National Lampoon’s Vacation (1983)

Directed by Harold Ramis. Starring Chevy Chase, Beverly D’Angelo, Anthony Michael Hall, Dana Barron, Randy Quaid, Imogene Coca, Miriam Flynn, John Candy, Christie Brinkley, Eddie Bracken. [R]

Road movie comedy shows the various humiliations suffered by the typical suburban family unit, the Griswolds, as they travel cross-country in a tacky station wagon to get to West Coast amusement park, Walley World (a blatant stand-in for Disneyland). John Hughes built the screenplay around his own short story published in National Lampoon magazine; by design, an episodic lark, and as expected, a hit-and-miss affair with a lot of very funny parts sitting between the dry spells and misfires. Despite a few instances of alarmingly bad behavior (including an unpunished close call with infidelity), Chase plays the Griswold patriarch an amiably goofy family man, positioned less as a send-up of “wholesome” American values than just a well-meaning screw-up with a bad luck streak.

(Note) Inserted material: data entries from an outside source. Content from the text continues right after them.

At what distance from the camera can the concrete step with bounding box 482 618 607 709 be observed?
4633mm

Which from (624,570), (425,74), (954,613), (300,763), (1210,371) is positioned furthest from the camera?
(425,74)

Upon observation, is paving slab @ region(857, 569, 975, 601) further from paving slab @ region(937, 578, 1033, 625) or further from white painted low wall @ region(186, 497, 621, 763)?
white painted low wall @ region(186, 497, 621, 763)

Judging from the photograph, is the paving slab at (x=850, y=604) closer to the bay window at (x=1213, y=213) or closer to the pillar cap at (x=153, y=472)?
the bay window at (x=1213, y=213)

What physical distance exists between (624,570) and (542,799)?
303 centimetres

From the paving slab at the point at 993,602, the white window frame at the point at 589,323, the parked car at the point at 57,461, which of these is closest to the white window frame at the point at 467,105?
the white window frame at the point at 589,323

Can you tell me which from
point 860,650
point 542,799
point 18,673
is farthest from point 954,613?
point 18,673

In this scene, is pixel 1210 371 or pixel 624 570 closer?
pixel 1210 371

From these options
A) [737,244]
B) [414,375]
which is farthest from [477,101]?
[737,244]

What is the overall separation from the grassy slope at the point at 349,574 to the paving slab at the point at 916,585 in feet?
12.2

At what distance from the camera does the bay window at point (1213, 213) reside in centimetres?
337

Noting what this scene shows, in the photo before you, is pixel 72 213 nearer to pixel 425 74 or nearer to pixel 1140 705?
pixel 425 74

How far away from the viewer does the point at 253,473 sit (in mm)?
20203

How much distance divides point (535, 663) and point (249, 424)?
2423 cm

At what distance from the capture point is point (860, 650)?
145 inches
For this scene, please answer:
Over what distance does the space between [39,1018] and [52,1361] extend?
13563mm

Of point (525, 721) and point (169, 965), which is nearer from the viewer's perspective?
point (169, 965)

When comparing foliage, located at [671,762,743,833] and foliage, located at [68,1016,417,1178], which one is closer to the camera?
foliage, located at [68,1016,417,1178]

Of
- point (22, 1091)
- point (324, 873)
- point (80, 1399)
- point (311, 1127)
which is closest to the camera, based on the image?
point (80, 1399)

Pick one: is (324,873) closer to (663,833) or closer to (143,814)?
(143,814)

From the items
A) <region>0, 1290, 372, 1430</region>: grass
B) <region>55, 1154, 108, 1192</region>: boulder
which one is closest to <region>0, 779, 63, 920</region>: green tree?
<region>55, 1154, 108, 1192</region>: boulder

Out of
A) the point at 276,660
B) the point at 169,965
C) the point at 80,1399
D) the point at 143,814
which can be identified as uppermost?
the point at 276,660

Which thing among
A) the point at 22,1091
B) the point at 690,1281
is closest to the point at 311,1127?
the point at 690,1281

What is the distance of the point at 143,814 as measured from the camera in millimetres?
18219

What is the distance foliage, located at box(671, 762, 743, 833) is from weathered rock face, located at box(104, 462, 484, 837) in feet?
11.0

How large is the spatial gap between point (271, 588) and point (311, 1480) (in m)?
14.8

Most of his immediate family are set up to be “straight men” and voices of reason, but Quaid and Coca both have riotous supporting turns as a white trash cousin and crotchety aunt respectively. The fact that this trip ends up having a body count proves that good taste and realism aren’t high on the minds of the filmmakers, though it shows astonishing restraint compared to the slew of vulgar, mean-spirited comedies that sprung up in its aftermath. Eugene Levy, Brian Doyle-Murray, and Henry Gibson all have bit parts. Followed by four sequels.